═══ Provided passage ═══

ABC makes the case. The argument’s simple: Romney has a prohibitive lead in delegates and it’s by no means assured that Santorum would pick up all of Gingrich’s voters if Newt dropped out. (According to yesterday’s Fox News poll, Romney leads Santorum head to head 49/44.) Which means, in a two-man race where Mitt wins some states and Rick wins some others, Romney actually has a better chance of ending up with a clear majority of delegates than he would if Newt hung in there and hoarded votes from Mitt. Keep Gingrich around, the thinking goes, and you might be able to hold Romney below 1,144, which means anything can happen at the convention. More from Chris Stirewalt:
[W]ith Romney so far ahead on delegates, Santorum would need to win 66 percent of the remaining delegates to win, a tough task for someone who has won only 27 percent so far. Even if he had won all of the delegates Gingrich had won so far, Santorum would only have 41 percent of the total, still 12 percent behind Romney…
[W]hen asked how they would vote without Gingrich in the race, the former speaker’s supporters don’t all shift to Santorum. Out of Gingrich’s 13 percent, Santorum gets 7 percent, but Romney gets 5 percent. Paul gets a point too.
While Santorum would move up, Romney would be pushed even closer to the finish line. Remember, for Santorum to win, Romney would need to collapse and start winning fewer delegates, not more.
In other words, if you’re dead set against Romney — as Newt clearly is — you’re better off playing a prevent defense to keep him out of the end zone than blitzing. Keep that five percent of Newt’s voters away from him even if it means denying Santorum seven percent and then hope that Team Sweater Vest can start beating Romney even in a three-way race so that there’s some sort of argument against Mitt at a brokered convention.

═══ Supplied material ═══

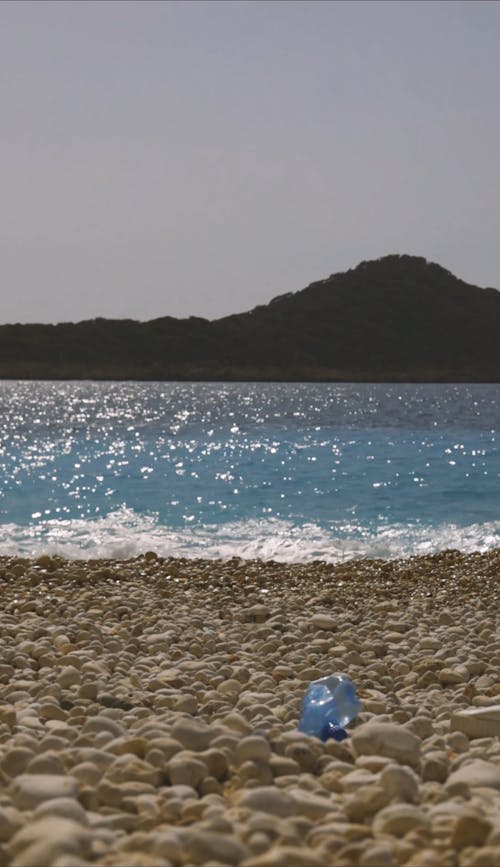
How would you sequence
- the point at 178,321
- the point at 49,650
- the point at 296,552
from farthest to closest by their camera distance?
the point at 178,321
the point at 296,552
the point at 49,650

═══

**Problems**
**a.** In the passage on the Republican delegate race, what percentage of the remaining delegates would Santorum need to win?
**b.** Resume the passage on the Republican delegate race, starting after its last sentence.

**Final results**
**a.** 66 percent

**b.**
So there’s the mathematical reasoning for Newt staying in. Makes sense. Or does it?
“If he were out of this race, we wouldn’t just be beating Mitt Romney, we’d be crushing him,” Hogan Gidley, a senior adviser to the Santorum campaign, said Wednesday. “We wouldn’t have won every state that Romney won, but we sure would have won a lot more of them.”…
Under the rules in many states, if the winning candidate in a given Congressional district secures only a plurality of its votes, then he must share the district’s delegates with the second-place finisher. Only by winning more than 50 percent of the vote can a candidate win the entire delegate slate. By Mr. Gingrich’s logic, Mr. Romney would be in a better position to take more delegates in the absence of Mr. Gingrich because he would have more room to secure a majority in a head-to-head race against Mr. Santorum.
But the Republican nominating process is approaching a new phase in which more states will award delegates through a winner-take-all method by Congressional district. After April 1, the only two states that will award delegates proportionally within Congressional districts are North Carolina and Kentucky.
Here’s the bottom line strategically: Is there a scenario in which Romney makes it to the convention with a plurality of the delegates (as will almost certainly happen) but doesn’t end up with the nomination? Newt’s strategy here is to try to hold him to 1,000 delegates or something like that and then let backroom cloak and dagger eliminate Mitt, but I don’t see that happening in a three-way race. Even if Santorum closes the gap somewhat by winning winner-take-all states, Romney will still have more delegates, more votes overall (in all likelihood), probably more regional diversity to his state victories, and would certainly boast the most organized and well funded campaign of the final four candidates. He’d still have the best argument for the nomination. And even if Santorum finishes strong by winning a majority of the remaining primaries, Romney ironically could point to Gingrich’s presence in the race as evidence that we simply don’t know how things would have worked out in a two-man battle. Maybe Mitt would have beaten Santorum. Hard to say. In which case, shouldn’t we just choose the guy who ended up with the most delegates?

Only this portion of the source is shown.